Nos tempos de apodrecimento em que nos encontramos já nem o sufrágio merece qualquer respeito. Veja-se como aquele rapazinho de Massamá, que o Relvas colocou a fingir de primeiro-ministro, diz alto e bom som: «As eleições que se lixem». Bom, pode até ter sido apenas falta de polimento, ou os conselheiros lhe terem dito: «é pá, diz umas ordinarices, que o povo gosta».

«Sair do lombo, corrida ao pote, lambuzar-se, fazer farófias, pôr porcaria na ventoinha» é um primor. Eu, se pudesse, emigrava para o Burkina Faso.

Mas voltemos ao princípio. Os ideólogos da não ideologia têm do mundo, afinal, uma ideia religiosa, porém com esta particularidade suprema e nada transcendente: só o transacionável e corretável merece vénia, ritual e reza, tudo o mais é «ideologia» insuscetível de ir à bolsa.

Neste melting pot onde a avareza se louva e a honra anda de alterne, os políticos não passam de atores de óperas bufas; atores que navegam entre o receoso de que os donos dos mercados os pateiem e a esperança de aplausos e cadeiras de veludo para enricadamente descansar.

Sabem que na Idade Média ser onzenário (emprestar a 11%) era um crime tão grave que levava à perda da cabeça ou ao esturricanço na fogueira?

No século XVII ainda se enforcavam os especuladores.

Aos «bank gangsters» da nossa «civilização» decadente lambem-se os pés e pergunta-se: V. Exª. quer ter a bondade de me dar um pontapé no fundo das costas?

A JANGADA DE PEDRA

Vendas Novas, 7 de Agosto de 2012

NÃO ME DÁ qualquer satisfação pessoal ver tanta gente a entrar agora no meu clube, dado que quando me dão razão fico invariavelmente desconfiado, suspeito que me enganei.

O clube que refiro é o daqueles que sempre disseram que não deveríamos ter aderido à UE e muito menos suicidarmo-nos com a moeda única, que é este marco travestido de euro. Um pobre nunca deve associar-se com um rico: vai ter as mesmas despesas e nunca comungará dos lucros.

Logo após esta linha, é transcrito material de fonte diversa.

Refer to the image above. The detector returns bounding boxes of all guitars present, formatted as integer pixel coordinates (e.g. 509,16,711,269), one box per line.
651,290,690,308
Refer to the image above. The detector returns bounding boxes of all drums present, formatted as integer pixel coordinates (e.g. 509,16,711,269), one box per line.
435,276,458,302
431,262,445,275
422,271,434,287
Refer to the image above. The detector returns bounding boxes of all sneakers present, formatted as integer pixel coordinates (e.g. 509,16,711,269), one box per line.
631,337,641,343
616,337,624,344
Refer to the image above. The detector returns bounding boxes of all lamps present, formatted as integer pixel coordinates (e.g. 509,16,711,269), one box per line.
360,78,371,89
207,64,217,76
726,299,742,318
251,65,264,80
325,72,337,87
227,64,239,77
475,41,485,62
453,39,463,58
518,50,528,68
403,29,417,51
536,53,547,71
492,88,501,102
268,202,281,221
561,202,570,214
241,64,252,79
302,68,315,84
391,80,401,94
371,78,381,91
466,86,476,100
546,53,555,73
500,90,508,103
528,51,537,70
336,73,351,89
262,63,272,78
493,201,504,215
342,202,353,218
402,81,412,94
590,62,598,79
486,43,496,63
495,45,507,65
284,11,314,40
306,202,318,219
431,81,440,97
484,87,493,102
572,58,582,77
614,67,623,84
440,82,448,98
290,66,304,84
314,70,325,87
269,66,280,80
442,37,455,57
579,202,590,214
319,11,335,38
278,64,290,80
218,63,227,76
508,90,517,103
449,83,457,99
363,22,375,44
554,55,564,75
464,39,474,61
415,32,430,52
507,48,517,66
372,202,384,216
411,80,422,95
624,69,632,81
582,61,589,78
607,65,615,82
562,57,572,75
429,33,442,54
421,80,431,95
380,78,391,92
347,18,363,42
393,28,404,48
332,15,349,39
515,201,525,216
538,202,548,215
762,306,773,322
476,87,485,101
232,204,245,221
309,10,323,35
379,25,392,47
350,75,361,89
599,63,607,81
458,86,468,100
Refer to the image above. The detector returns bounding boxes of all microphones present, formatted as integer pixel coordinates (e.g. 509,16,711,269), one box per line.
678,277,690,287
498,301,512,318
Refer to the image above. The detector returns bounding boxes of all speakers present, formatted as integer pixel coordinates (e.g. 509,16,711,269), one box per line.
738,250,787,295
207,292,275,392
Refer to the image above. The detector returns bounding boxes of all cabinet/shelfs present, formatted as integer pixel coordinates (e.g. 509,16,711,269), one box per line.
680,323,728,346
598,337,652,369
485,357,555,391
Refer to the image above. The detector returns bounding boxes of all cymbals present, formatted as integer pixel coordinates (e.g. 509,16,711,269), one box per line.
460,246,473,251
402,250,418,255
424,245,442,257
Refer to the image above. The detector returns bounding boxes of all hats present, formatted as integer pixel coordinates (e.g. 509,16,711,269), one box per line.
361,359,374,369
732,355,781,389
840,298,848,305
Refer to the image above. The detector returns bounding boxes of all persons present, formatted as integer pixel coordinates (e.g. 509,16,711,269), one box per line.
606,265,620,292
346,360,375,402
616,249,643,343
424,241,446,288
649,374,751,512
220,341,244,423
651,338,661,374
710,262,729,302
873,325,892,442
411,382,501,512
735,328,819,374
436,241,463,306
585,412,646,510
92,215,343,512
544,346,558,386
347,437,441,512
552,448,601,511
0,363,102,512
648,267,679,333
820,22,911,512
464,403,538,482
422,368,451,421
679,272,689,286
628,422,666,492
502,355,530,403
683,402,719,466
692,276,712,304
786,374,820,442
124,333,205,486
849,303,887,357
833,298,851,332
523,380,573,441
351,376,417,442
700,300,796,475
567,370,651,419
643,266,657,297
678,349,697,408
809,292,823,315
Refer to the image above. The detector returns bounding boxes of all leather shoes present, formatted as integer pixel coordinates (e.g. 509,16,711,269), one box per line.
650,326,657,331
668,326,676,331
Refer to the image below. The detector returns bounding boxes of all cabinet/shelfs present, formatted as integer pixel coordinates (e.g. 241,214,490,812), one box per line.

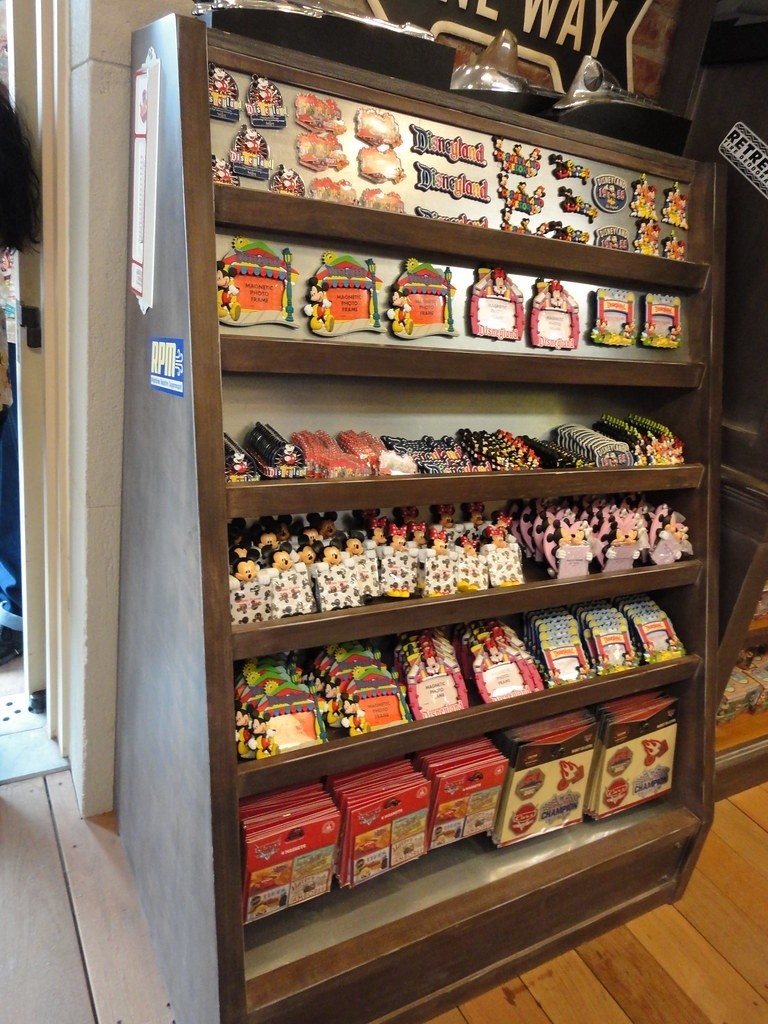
106,10,735,1023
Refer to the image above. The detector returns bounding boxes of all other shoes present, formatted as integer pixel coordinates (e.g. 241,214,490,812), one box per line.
0,625,23,665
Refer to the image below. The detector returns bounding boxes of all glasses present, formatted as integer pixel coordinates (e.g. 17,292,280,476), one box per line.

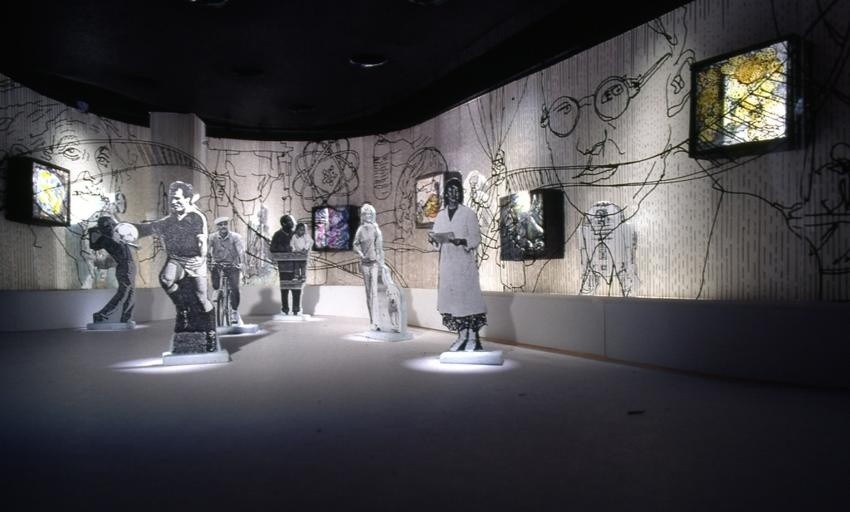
539,51,672,138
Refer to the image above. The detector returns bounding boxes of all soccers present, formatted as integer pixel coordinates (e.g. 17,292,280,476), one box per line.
112,223,138,244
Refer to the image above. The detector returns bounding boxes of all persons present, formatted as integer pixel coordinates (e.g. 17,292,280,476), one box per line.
289,223,314,282
1,75,147,290
206,217,245,324
531,5,823,303
427,177,488,352
88,217,136,324
208,174,237,233
270,215,303,315
352,203,385,331
492,149,510,232
128,180,217,352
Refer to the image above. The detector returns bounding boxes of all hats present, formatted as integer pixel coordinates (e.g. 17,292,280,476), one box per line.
212,216,229,225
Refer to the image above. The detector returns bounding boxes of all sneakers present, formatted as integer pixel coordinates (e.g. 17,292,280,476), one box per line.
94,312,108,323
210,289,219,302
205,325,218,353
231,311,238,325
174,304,189,332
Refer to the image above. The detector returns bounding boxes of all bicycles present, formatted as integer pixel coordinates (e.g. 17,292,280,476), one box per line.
207,260,238,327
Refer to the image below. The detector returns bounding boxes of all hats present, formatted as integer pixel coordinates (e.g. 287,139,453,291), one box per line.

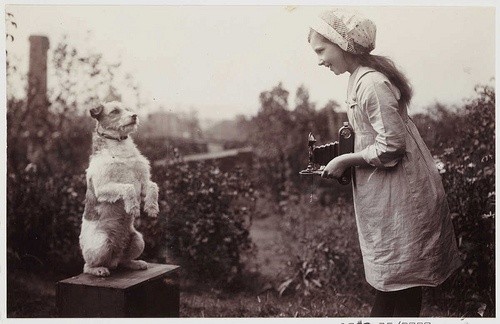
309,9,377,56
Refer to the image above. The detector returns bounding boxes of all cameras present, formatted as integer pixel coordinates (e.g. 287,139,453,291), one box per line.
301,123,355,187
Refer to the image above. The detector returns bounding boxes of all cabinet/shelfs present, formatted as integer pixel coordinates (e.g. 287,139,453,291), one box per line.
55,263,180,317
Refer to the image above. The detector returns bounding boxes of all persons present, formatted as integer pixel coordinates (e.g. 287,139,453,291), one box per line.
307,8,463,317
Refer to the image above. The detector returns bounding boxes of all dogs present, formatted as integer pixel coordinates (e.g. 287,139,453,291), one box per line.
78,100,160,276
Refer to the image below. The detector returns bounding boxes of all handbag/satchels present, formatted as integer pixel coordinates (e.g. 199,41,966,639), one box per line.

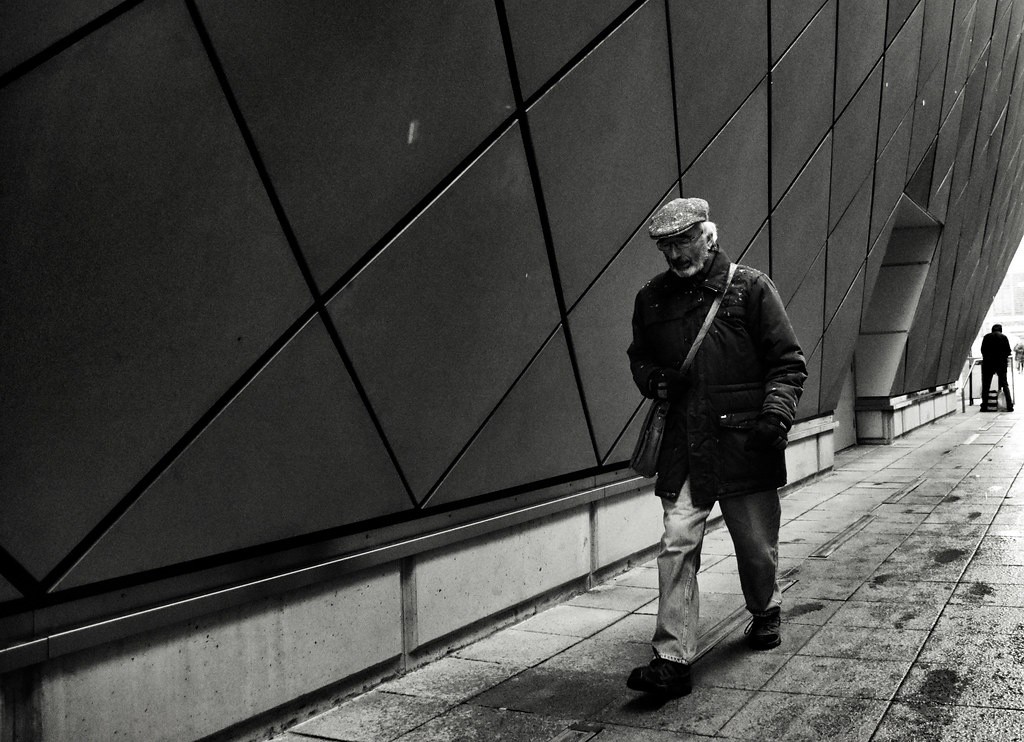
630,398,670,479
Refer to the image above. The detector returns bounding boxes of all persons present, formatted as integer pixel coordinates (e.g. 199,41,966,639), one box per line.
1014,343,1024,374
625,197,811,696
979,324,1013,413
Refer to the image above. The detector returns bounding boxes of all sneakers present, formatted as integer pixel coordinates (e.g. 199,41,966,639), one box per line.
743,605,781,649
627,646,693,692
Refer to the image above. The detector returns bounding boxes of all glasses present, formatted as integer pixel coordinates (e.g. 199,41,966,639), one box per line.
656,231,706,251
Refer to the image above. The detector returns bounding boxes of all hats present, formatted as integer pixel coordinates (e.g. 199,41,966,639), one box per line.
648,197,709,240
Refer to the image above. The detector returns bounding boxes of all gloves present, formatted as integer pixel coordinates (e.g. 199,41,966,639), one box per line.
742,414,789,464
645,369,684,403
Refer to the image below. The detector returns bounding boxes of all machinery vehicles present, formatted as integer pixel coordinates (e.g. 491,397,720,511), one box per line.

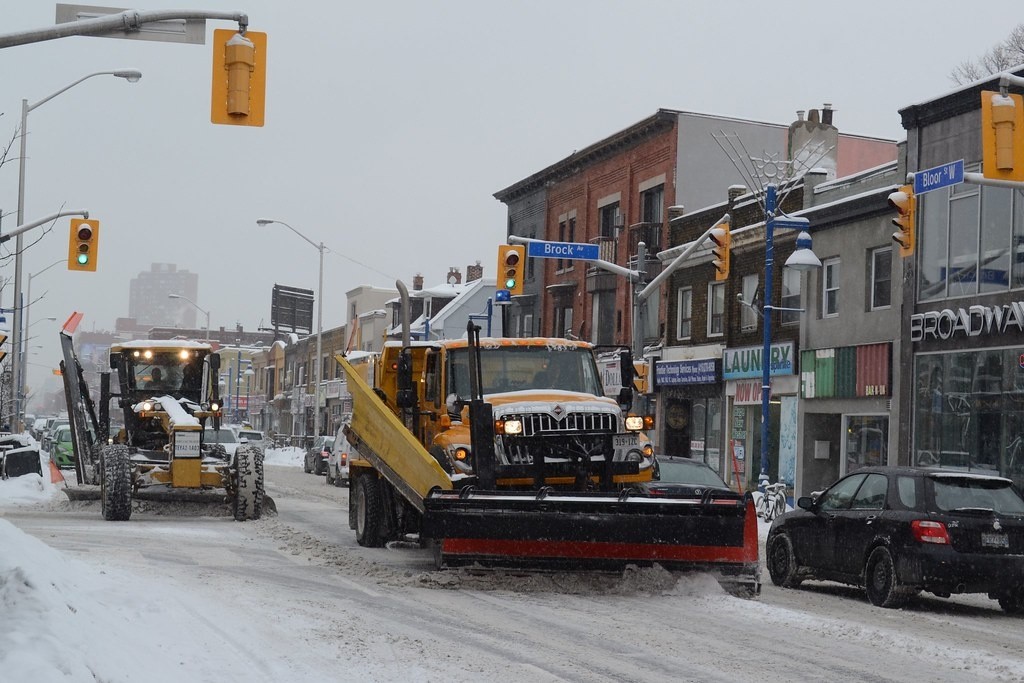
57,311,266,522
337,281,762,597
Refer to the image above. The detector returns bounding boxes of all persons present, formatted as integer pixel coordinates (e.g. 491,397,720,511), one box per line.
143,367,171,391
319,429,323,436
268,428,278,448
305,427,314,451
535,358,569,389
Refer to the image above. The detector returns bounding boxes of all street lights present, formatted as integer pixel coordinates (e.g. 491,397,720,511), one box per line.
168,294,210,344
219,351,255,423
757,184,824,493
10,72,143,434
24,316,56,411
487,290,513,337
257,219,325,444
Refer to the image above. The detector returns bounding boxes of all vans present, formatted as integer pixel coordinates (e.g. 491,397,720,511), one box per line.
238,430,265,461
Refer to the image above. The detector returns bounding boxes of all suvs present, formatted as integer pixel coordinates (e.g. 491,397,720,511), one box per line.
324,419,362,487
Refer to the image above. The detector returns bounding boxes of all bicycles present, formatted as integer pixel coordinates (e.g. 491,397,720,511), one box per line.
755,482,788,523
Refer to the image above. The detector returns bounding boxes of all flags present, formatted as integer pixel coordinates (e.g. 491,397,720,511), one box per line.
63,312,84,333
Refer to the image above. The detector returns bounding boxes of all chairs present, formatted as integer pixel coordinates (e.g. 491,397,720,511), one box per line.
869,479,885,505
453,362,468,393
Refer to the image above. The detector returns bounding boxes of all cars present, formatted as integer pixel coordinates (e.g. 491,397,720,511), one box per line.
23,413,120,469
304,436,336,475
623,455,737,497
765,467,1024,609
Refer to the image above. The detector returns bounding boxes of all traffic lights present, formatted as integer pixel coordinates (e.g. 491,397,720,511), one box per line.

Não é a primeira vez que a Alemanha se apropria da Europa. Há bem pouco tempo, veio de tanque de guerra, causou milhões de mortos, deixou ruinas por todo o lado e teve de ser empurrada com violência para as suas fronteiras…

Neste momento, vem de banco e os seus exércitos são comandados por generais das finanças que há muito asseguraram as chaves das cidades através da nunca extinta «quinta coluna». Talvez não se morra de tiro, prevê-se que seja de fome. O resultado será o mesmo e as ruinas inevitáveis, mesmo que os prédios não se desmoronem.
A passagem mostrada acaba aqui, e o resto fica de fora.